Incubate the plate for 2h at 37°C, to allow the antigen bind to the coated antiserum, and then wash thoroughly.
8.
Add 100mL of the diluted conjugate solution to each well and incubate for 2h at 37°C, then wash the plate thoroughly.
9.
Add 100mL of substrate solution to each well and incubate for l-2h at 37°C in the dark.      :
10.
Stop the reaction by adding 100mL of stop solution.
11.
Read the titre of the antigen solutions. This can be done by either using an ELISA Reader or visually by observing the last well that still gives some color with the naked eyes.
 
 
Preparation of Conjugate
A conjugate is the covalent complex of IgG and an enzyme. The coupling of HRP is described below:
1.
Dissolve 5mg of HRP in 1mL 0.3M Na2CO3 (pH 8.1). This solution should be prepared fresh.
2.
Add 0.1mL of 1% fluorodinitrobenzene in pure ethanol. If the HRP used is not pure, a precipitate may be formed that must be removed by centrifugation (10min, 18,000rpm).
3.
Mix thoroughly and incubate for 1h at room temperature.
4.
Add 1mL of 0.16M ethylene glycol, mix and incubate for another hour at room temperature. The total volume is now 2.1mL.
5.
Dialyze the mixture against 0.01M sodium carbonate buffer (pH 9.5) for 25h. The buffer should be changed at least three times.
6.
Add IgG dissolved in 0.01M sodium carbonate buffer (pH 9.5) to the peroxidase aldehyde solution in the following ratio: one volume of IgG solution to one volume activated peroxidasealdehyde or 5mg purified IgG protein to 3mL peroxidase solution.
7.
Mix well and incubate 2-3h but not longer at room temperature. If any precipitate is formed, clarify by centrifugation (10min, 10,000rpm).
8.
Dialyze extensively against 0.01M phosphate buffer (pH 7.2) containing 0.9% NaCl at 4°C. Store the conjugate in a refrigerator or freezer in small aliquots and use once only.
 
 
Notes
1.
Purification of IgG fraction from whole serum:
Mix 100mL serum with 200mL of 0.06M sodium acetate (pH 4.6). The final pH of the mixture should be 4.8.

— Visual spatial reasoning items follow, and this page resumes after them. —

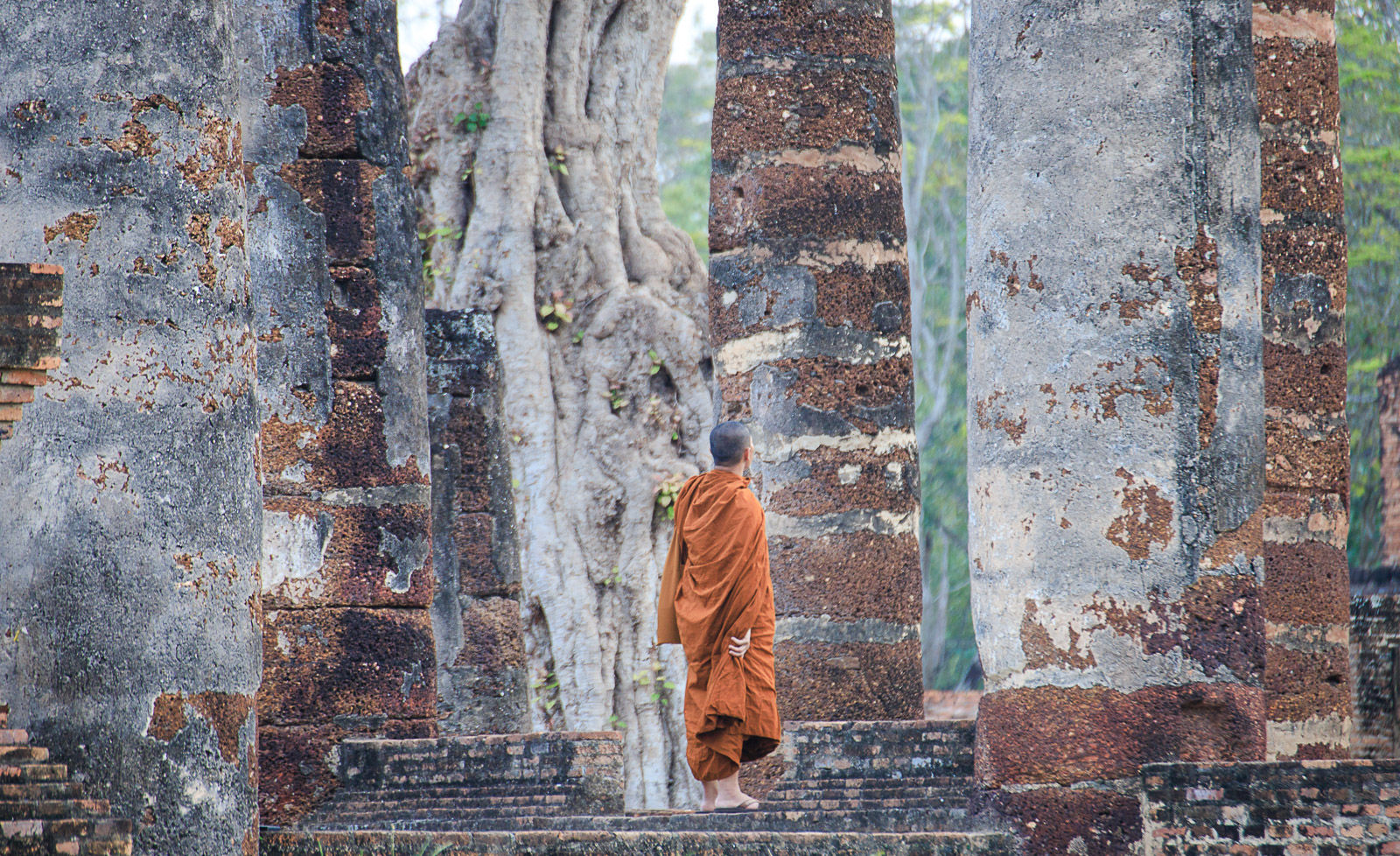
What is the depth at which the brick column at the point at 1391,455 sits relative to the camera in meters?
9.97

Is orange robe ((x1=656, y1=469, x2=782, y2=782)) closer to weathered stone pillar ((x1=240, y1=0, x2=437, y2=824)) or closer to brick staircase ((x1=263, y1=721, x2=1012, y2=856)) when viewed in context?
→ brick staircase ((x1=263, y1=721, x2=1012, y2=856))

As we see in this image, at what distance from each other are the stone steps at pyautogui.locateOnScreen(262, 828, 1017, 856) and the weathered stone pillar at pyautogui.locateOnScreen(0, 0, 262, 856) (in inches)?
26.6

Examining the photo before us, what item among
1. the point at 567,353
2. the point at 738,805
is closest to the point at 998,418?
the point at 738,805

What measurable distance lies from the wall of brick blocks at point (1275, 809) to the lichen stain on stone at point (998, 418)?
3.54 ft

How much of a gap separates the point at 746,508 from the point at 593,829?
1.63m

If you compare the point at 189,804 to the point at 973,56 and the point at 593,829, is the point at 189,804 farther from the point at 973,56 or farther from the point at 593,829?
the point at 973,56

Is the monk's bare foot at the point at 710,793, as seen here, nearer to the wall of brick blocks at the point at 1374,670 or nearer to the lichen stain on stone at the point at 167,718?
the lichen stain on stone at the point at 167,718

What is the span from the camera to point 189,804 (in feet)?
12.8

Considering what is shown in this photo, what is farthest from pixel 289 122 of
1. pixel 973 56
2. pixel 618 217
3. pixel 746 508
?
pixel 618 217

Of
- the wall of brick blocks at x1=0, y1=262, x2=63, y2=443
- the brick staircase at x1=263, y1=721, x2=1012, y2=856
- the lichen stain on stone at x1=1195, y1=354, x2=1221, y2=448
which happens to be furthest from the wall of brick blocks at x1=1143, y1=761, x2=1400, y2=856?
the wall of brick blocks at x1=0, y1=262, x2=63, y2=443

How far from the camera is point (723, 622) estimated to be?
545cm

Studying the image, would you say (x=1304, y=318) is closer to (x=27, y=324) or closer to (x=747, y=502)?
(x=747, y=502)

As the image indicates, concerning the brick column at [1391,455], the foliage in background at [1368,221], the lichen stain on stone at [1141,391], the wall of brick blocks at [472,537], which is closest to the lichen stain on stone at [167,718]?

Add 8.2mL (for rabbit serum) of caprylic acid dropwise at room temperature. The volume of caprylic acid (6.8-8.2mL) needed to precipitate IgG varies from sera to sera depending upon the source.
Stir for 30 min and remove the precipitate (10,000rpm 10 min).
Dialyze the IgG fraction against 0.9% NaCl solution and store after lyophilization.
2.
The procedure described above can be changed in many ways. The antigen can be coated directly to the wells instead of antibody and proceeded as described.
3.
The experiment is wrong when many or all wells develop the same amount of color. In such cases, the problem can be overcome by using freshly prepared solutions.
4.
ELISA is of late called Enzyme Immuno Assay (EIA).
 
 
References
1. Wim Gaastra (1984) In: Methods in Molecular Biology Vol 1 Proteins (Ed J M Walker) Humana Press New Jersey p 349.
2. Manual on 'Techniques in Molecular Biology' (Proteins) (1986) Workshop held at the Department of Biochemistry, Tamil Nadu Agric Univ Coimbatore p 72.